Он вздохнул и погладил ее по спине.
– А ты что же, думала, что стоит с кем-нибудь переспать, и все изменится? Конечно, не изменится. Для этого нужно что-то большее. Тебе надо найти какой-то стержень, смысл в жизни. Какое-то подходящее занятие. Я не имею в виду мужчину. Мужчину, конечно, тоже можно, но это тебе не поможет. Не тот случай. Еще и любовь получится несчастная, раз у тебя и так все наперекосяк. А если тебя опять одолеет тоска и тебе захочется украсить комнату своими мозгами… Не уверен, что это лучший совет, но попробуй, хуже не будет. Надо встать в полный рост, показать всему миру два пальца и вслух сказать, что ты имела в виду все и всех. И делать то, что тебе хочется, наплевав на все, как в ту ночь, когда ты была заколдована. В худшем случае тебя убьют, так ты же и сама собиралась это сделать. А в лучшем… Может что-то и получится. Я сам так делал.
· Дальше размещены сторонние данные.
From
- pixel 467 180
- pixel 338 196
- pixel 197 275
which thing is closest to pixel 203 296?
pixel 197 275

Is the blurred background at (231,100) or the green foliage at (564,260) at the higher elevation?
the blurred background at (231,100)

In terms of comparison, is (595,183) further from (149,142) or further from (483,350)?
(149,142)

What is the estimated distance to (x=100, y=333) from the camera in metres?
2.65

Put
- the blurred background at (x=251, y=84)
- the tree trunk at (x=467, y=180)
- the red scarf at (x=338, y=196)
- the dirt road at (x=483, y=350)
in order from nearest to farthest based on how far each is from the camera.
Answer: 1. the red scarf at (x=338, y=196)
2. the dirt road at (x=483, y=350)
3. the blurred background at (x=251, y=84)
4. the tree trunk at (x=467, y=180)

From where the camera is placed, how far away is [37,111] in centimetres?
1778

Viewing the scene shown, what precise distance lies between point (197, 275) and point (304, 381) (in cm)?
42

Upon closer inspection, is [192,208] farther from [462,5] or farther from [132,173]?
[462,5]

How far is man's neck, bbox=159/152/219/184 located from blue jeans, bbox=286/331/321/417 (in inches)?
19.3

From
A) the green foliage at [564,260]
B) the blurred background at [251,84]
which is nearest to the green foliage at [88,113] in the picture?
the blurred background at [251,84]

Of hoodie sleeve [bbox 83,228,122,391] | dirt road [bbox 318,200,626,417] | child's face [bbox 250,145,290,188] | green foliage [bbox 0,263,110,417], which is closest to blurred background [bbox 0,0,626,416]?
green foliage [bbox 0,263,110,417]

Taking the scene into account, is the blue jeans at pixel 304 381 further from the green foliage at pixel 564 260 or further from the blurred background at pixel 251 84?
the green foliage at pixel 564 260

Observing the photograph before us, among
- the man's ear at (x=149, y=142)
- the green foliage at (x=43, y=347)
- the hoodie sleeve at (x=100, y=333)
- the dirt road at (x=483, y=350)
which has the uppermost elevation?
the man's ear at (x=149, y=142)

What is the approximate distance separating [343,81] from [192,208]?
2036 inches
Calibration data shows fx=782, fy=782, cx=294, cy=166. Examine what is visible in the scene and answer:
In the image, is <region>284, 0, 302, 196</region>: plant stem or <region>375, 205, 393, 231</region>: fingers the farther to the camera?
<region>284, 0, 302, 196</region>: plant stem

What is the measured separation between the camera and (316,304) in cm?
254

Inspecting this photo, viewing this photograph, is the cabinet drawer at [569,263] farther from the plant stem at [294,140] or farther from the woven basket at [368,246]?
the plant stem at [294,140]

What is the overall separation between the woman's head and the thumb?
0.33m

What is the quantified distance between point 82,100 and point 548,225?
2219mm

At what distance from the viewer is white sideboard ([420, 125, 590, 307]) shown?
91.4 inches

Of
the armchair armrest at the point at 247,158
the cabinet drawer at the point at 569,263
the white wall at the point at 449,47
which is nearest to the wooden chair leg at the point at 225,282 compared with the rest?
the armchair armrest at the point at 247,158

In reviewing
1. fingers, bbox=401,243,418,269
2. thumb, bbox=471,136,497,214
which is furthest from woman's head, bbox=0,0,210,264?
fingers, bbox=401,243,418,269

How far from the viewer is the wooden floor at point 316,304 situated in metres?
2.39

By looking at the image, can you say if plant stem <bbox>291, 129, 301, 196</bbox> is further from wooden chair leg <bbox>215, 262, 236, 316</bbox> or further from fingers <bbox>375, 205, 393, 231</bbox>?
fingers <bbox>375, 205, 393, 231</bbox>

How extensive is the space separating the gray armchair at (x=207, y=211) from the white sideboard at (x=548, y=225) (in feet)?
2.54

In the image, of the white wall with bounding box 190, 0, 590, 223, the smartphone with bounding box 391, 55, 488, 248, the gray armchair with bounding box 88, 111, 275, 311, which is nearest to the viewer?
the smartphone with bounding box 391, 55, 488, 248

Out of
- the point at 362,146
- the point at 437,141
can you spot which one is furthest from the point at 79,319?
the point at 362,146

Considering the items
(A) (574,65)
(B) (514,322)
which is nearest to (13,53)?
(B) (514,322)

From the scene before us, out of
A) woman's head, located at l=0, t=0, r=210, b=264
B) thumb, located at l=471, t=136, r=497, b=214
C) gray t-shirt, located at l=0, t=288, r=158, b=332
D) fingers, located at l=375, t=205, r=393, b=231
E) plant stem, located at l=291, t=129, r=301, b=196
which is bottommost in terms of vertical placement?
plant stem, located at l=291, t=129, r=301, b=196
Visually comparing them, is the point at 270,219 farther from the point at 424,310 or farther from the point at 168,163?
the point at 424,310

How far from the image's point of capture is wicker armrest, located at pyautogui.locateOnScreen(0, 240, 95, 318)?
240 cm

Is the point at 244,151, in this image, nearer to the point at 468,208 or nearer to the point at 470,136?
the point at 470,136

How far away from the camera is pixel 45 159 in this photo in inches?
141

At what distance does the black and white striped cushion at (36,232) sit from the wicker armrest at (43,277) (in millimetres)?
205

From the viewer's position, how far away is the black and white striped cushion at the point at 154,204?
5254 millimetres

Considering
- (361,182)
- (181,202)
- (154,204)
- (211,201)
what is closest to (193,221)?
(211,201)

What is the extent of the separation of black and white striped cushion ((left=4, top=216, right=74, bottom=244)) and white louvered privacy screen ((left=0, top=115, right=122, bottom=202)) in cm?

– Спасибо, – улыбнулась она, благодарно потершись щекой о его плечо. – Таких советов мне еще никто не давал. А два пальца – это как?
– А, ты, наверное не знаешь… Это чисто мистралийский оскорбительный жест, в Ортане показывают кулак. Вот так. А два пальца – вот так. – Он показал, и Ольга вдруг сдавленно захрюкала, давясь от смеха. – Что? У вас это тоже что-то означает, или для тебя это просто смешно выглядит?
– Нет, – простонала она, продолжая тихонько трястись. – У нас в этом случае показывают один палец, средний. А то, что показал ты, называется «рука акушера». Так складывают пальцы врачи-гинекологи для обследования пациенток.